Re: [PATCH] serial: 8250: Avoid "too much work" from bogus rx timeout interrupt

From: Doug Anderson
Date: Mon Dec 19 2016 - 16:13:11 EST


Hi,

On Mon, Dec 19, 2016 at 12:18 PM, Andy Shevchenko
<andriy.shevchenko@xxxxxxxxxxxxxxx> wrote:
> On Mon, 2016-12-19 at 09:54 -0800, Doug Anderson wrote:
>> Hi,
>>
>> Yes. Almost all Intel HW is using DesignWare IP for HS UARTs.
>>
>> OK, so possibly we could add this workaround in just the DesignWare
>> code and then we could be more sure we're not breaking other UARTs?
>> That would work for me. It seems like it would be easier to validate
>> that there are no unintended side effects if we put this just in the
>> DesignWare driver.
>
> Yes, don't need to touch others.

OK, I will spin the patch with this.


>> Yes, I could believe that in the DMA case that my patch might not be
>> the right thing to do. I can easily just add a check for "!up->dma"
>> if it makes the patch better.
>
> At least, yes.

OK, I'll include this.


>> > > 1. We'll get the interrupt
>> > > 2. We won't do _anything_ to service the interrupt.
>> > > 3. We'll return back to serial8250_interrupt(), where we'll keep
>> > > looping until we get "too much work"
>> > > 4. We'll break out, but the interrupt will still be active.
>> > > 5. Go back to #1
>> > >
>> > > ...and since this interrupt will keep firing and firing and firing
>> > > with no delay in-between, we'll effectively lock the CPU up.
>> >
>> > And the root cause of that is... ?
>>
>> I don't understand your question. Basically what I'm saying is that
>> we got an interrupt and did absolutely nothing to handle it or clear
>> it. Then we returned "handled". Is it a mystery that the interrupt
>> will fire again and again and again?
>
>> Specifically:
>> * reading the LSR doesn't clear the interrupt
>> * The DR / BI bits aren't set.
>> * serial8250_modem_status() won't clear the interrupt (reads the MSR)
>> * nothing to transmit
>> * we'll return "handled" since the only time serial8250_handle_irq()
>> returns 0 is if we have UART_IIR_NO_INT.
>
> My question here a bit rhetorical, we better understand root cause,
> better fix would be.
>
>> > What I think is that the root cause of this is still unknown and
>> > either
>> > above looks like a hack.
>>
>> I postulated a root cause of receiving a partial character, but I'd
>> need to figure out how to twiddle bits in just the right way to
>> somehow try to do this in a programmatic way. I can certainly
>> reproduce this in a black-box sort of way by just doing suspend/resume
>> testing long enough.
>
> Have you tried to disable C-states or set PM QoS?

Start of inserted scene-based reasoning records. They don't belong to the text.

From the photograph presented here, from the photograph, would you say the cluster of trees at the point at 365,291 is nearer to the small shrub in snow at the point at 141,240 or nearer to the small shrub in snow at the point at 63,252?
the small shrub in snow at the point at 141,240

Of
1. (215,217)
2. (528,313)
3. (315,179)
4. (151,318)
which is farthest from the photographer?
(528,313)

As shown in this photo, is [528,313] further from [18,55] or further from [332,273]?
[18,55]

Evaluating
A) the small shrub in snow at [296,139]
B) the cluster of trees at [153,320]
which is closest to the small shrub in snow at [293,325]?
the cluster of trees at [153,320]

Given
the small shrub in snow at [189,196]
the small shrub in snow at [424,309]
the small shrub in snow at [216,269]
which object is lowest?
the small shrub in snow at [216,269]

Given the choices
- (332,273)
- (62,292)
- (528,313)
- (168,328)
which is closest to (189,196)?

C-states? I think that is an Intel concept, isn't it? I'm on a
Rockchip SoC and there is no official C-states. I suppose I can check
to see if Linux Runtime PM is somehow involved, but it would be a bit
surprising. As I said earlier in this thread I reproduce the problem
during suspend/resume testing when I'm entering into "suspend to ram"
(S3 in Intel speak, I believe) and then existing.

I've never dealt with PM QoS specifically. Again, I would be
surprised if something like this was involved.

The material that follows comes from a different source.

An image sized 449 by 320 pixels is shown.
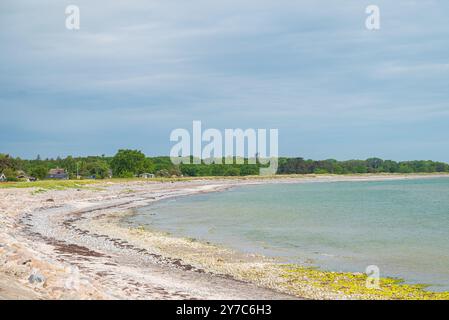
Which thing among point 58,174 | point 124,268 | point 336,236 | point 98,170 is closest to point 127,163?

> Do you have same issue with and without DMA?

I have never tried with DMA, so probably the right thing to do is to
limit my patch to just the "no DMA" case and if/when someone finds
problems with DMA then they can adjust the patch accordingly.

Right now I don't believe DMA is enabled for the UART ports for any
Rockchip SoCs. It should be theoretically possible to enable it, but
I'm not exactly in a rush to do so given that In my case I'm not using
the UARTs for any high performance activities and that enabling DMA
often causes some weird quirks to come up.


>> Even if the root cause isn't know, though, it seems like the current
>> behavior of locking up a CPU is non-ideal. It seems like there ought
>> to be some sort of way to detect and handle this case.
>
> Have you read links I sent? In one mail I mentioned Intel's
> documentation that suggests not to use RDI interrupt when DMA. Which
> sounds weird.

I think I addressed the first link
(https://www.spinics.net/lists/kernel/msg2059543.html), which was a
proposed patch and a single response, right?

The 2nd link(http://www.spinics.net/lists/linux-serial/msg22316.html)
was all about DMA and right now I'm not using DMA (as per above). I
will change my next patch to only run in the "no DMA" case.


-Doug